Essays March 2011

Electioneering Chronic Illness

Neil Seeman

None of the critical issues in healthcare will be decided by a frenetic-paced federal election. This is because what matters today is chronic illness and its prevention; this also matters next month, and the month after that, and so forth. We’ve been talking about chronic illness in this country since the Lalonde report in 1974; everybody in Parliament pays lip service to prevention. But it’s not a political priority.

Canada used to be what consultants call a ‘thought leader’ in attacking the many facets of chronic illness. We’ve been left behind; we are not a country to boast about our preventive care.

Elections are about framing. So you’ll hear the scary-sounding word ‘coalition’ a lot from the Conservatives; Mr. Ignatieff will continue to flub on whether he wants a coalition or not. Mr. Harper will win this election, and likely a majority: whatever your opinion on the idea of minority governments, this current structure has passed its shelf life.

Canadians (with the major exception of Toronto) understand this. Mr. Harper is more popular than the polls indicate, and the polls look strong for him. There is still a bias against telling a pollster you support the Conservatives, especially if you live in Toronto. But Toronto (and Toronto media) are becoming less and less important.

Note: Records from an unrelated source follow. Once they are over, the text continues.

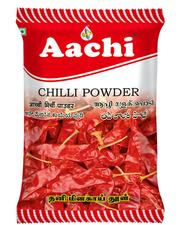 10% OFF on Aachi Chilli Powder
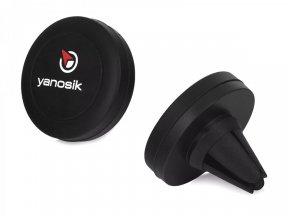 Yanosik Holder - samochodowy uchwyt magnetyczny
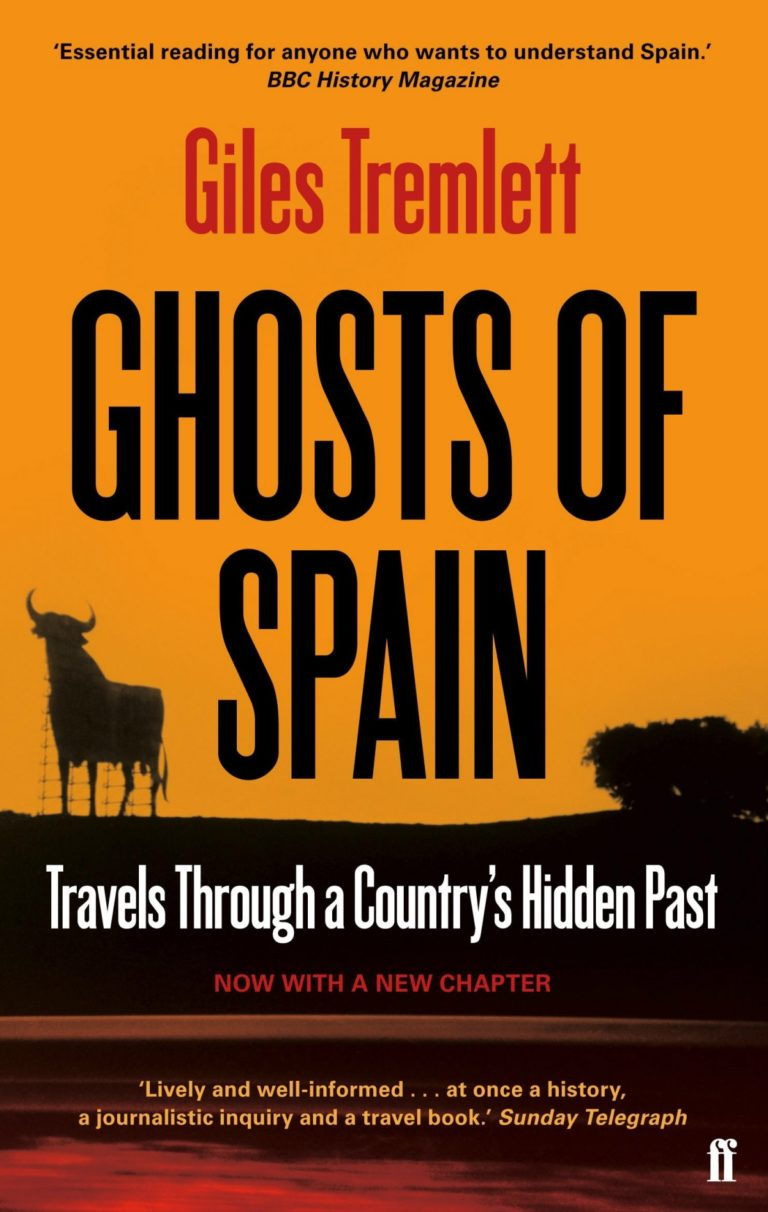 ghosts of spain | giles tremlett | travel books | travel | the man in the front seat | bwd vacations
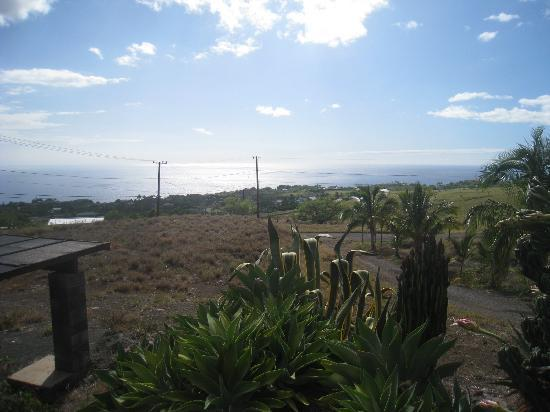 Hale Ho'onanea: View from the Inn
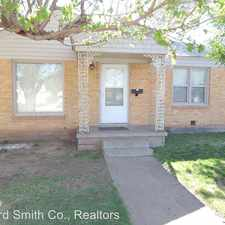 Rental info for 3609 Hughes St in the Amarillo area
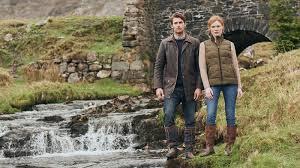 Dubarry of Ireland Women & <b>Mens</b>, Clothing & <b>Footwear</b> UK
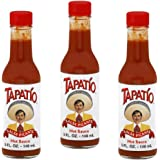 Tapatio Hot Sauce 5 Ounce (Pack of 3)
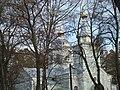 Пуща-Водица, церковь Серафима-2.JPG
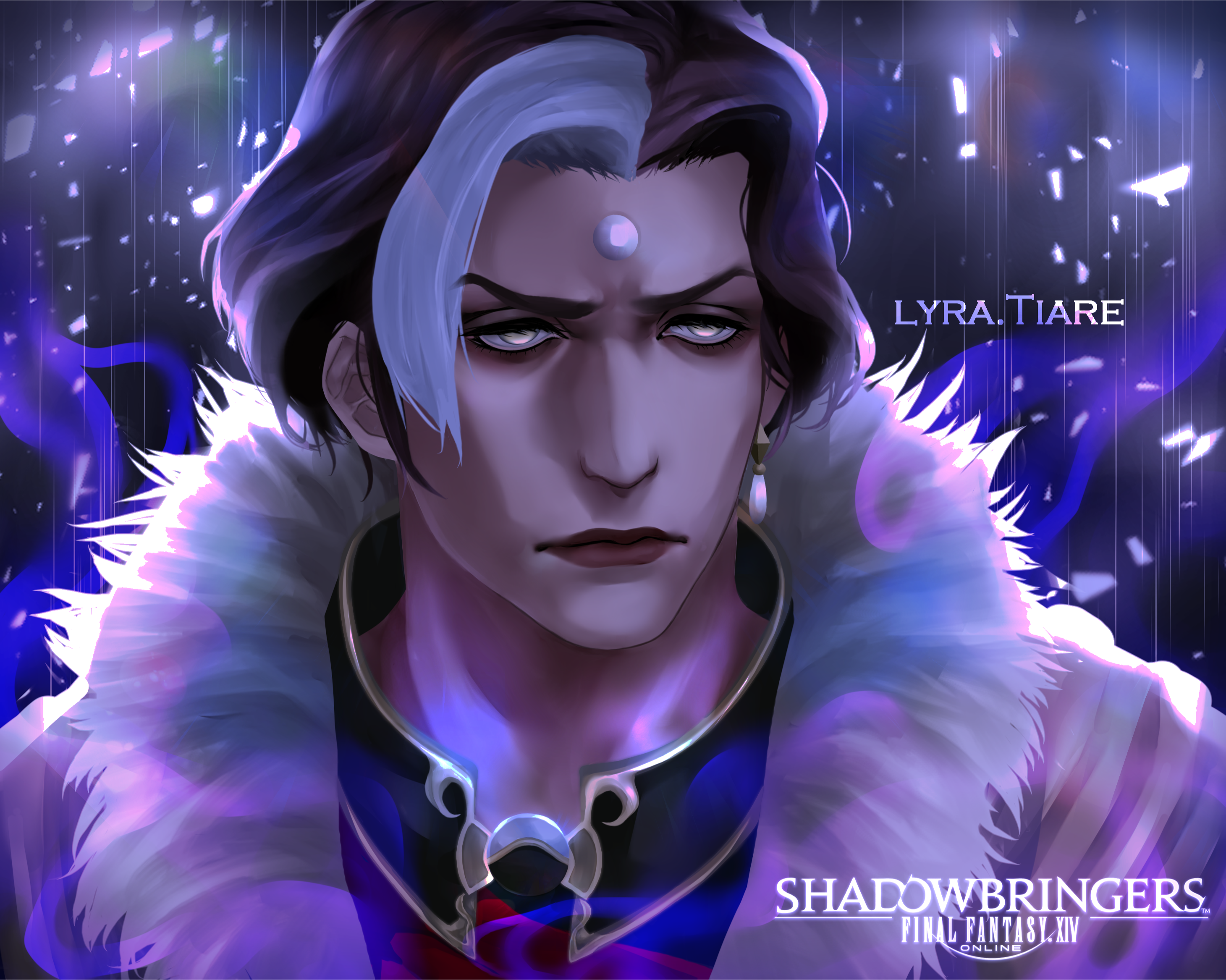 Emet Selch By Lyratiare On Deviantart I hope we see more of him, i'm so sad he's dead now , shb bring many wonders to us and. emet selch by lyratiare on deviantart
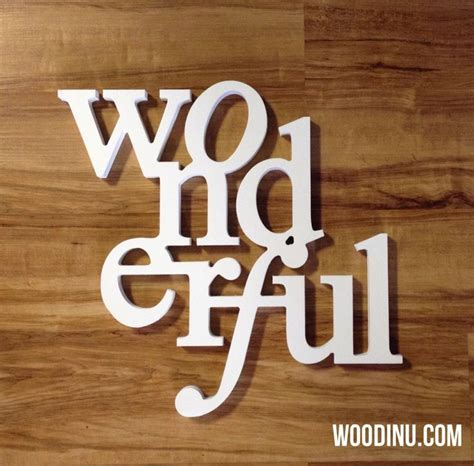word signs home decor top 25 ideas about wooden words on family projects diy wood crafts and wood crafts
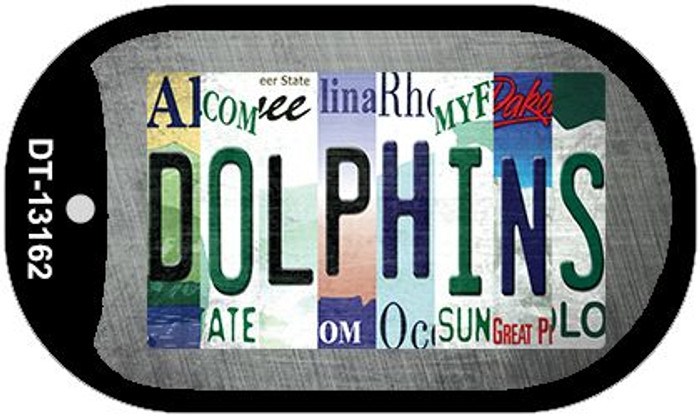 Dolphins Strip Art Novelty Metal Dog Tag Necklace DT-13162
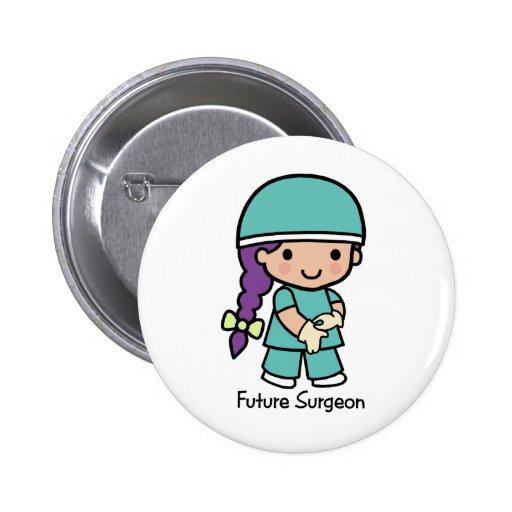 Future Surgeon - Girl Pinback Button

I know that Stephen Harper, Michael Ignatieff, Jack Layton, Elizabeth May and Gilles Duceppe care about making Canada a healthier place to live. To say otherwise is absurd and vindictive. These individuals have committed significant personal courage to participate in public life.

There is a gross misunderstanding among many in the civil service and people who work in healthcare about how federal politics actually works. Many of the people who run this country are young, in their late twenties and early thirties. They are policy staffers for MPs, messaging consultants, and speechwriters – and partisans. It was always thus. Jean Chretien was masterful at nurturing young talent; Paul Martin was not. So-called ‘system leaders’ – and especially academics – are about 1/1000th as important as most people in healthcare think they are. I’m always bewildered at who people in the healthcare system consider to be ‘influencers’. They are almost always not among those who keynote any major healthcare conference in this country.

All of this is not meant to make readers feel disenchanted with democracy. Either you believe in democracy or you don’t. It’s imperfect. Yet hundreds of thousands of people in authoritarian regimes are risking their lives right now to taste democracy. So how do you marry democracy and chronic illness prevention? How do you ensure that good ‘evidence’ – and we all disagree on what this means – gets in the hands of those twenty-something staffers who run this country?

Forget about elections and public policy entertainment. Chronic illness already is ‘on the agenda’ as much as it ever will be. When the federal budget was released, healthcare advocacy groups did as they always have. They crowded into the halls of Parliament and gasped for airtime with any journalists willing to listen. The return on investment from such advocacy is zilch. In the business world, there is an easier approach: outcomes matter and the free market reigns.

One way to address chronic illness is to create companies that prove you can make money in it. So: invest your time in that dusty business plan of yours, not in electioneering blather.

About the Author

Longwoods essayist Neil Seeman is Director of the Health Strategy Innovation Cell at Massey College. His current book is XXL: Obesity and the Limits of Shame.

 


Comments

William Hill wrote:

Posted 2011/03/30 at 06:53 AM EDT

Bravo Mr. Seeman. While we have been toasting ourselves for advances in modern medicine that have resulted in us correcting disease and injury and living longer, we have forgotten the cost on the back end. Our focus on treating the here and now has caused us to abandon prevention and left us with an increasing elderly population with significant resource costly comorbidities.